■ **Records**
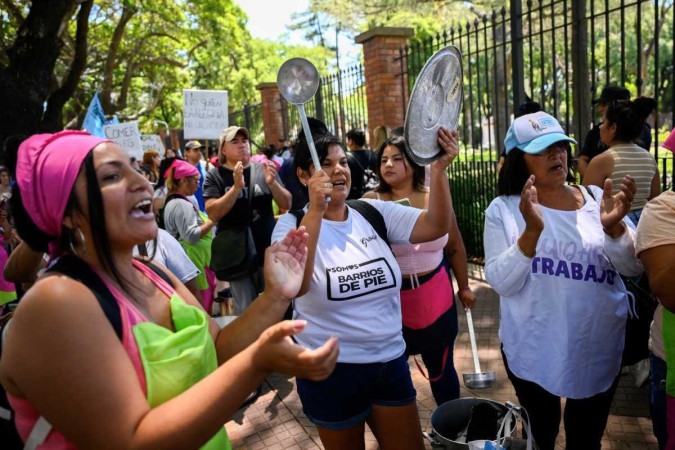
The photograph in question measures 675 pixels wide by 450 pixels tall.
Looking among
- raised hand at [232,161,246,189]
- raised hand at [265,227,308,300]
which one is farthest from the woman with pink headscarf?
raised hand at [232,161,246,189]

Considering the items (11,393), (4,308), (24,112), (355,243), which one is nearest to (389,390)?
(355,243)

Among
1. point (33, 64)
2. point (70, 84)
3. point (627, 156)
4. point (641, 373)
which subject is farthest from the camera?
point (70, 84)

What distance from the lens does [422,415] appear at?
11.8 ft

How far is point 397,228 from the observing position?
Answer: 2482mm

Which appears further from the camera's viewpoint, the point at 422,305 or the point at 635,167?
the point at 635,167

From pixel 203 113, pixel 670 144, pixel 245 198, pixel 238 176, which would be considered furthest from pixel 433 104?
pixel 203 113

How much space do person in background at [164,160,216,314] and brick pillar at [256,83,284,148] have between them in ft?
30.1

■ **Given task**
Print the items again word for word, from their start through the line containing "Answer: 2482mm", including that line, and leave out the pictures.

■ **Result of this exercise**
The photograph in question measures 675 pixels wide by 450 pixels tall.
Looking among
- raised hand at [232,161,246,189]
- raised hand at [265,227,308,300]
which one is farthest from the woman with pink headscarf?
raised hand at [232,161,246,189]

Considering the items (11,393), (4,308), (24,112), (355,243), which one is nearest to (389,390)?
(355,243)

Among
1. point (33, 64)
2. point (70, 84)
3. point (627, 156)
4. point (641, 373)
which subject is farthest from the camera?
point (70, 84)

What distance from the lens does [422,415] appear at?
11.8 ft

How far is point 397,228 from the observing position?
Answer: 2482mm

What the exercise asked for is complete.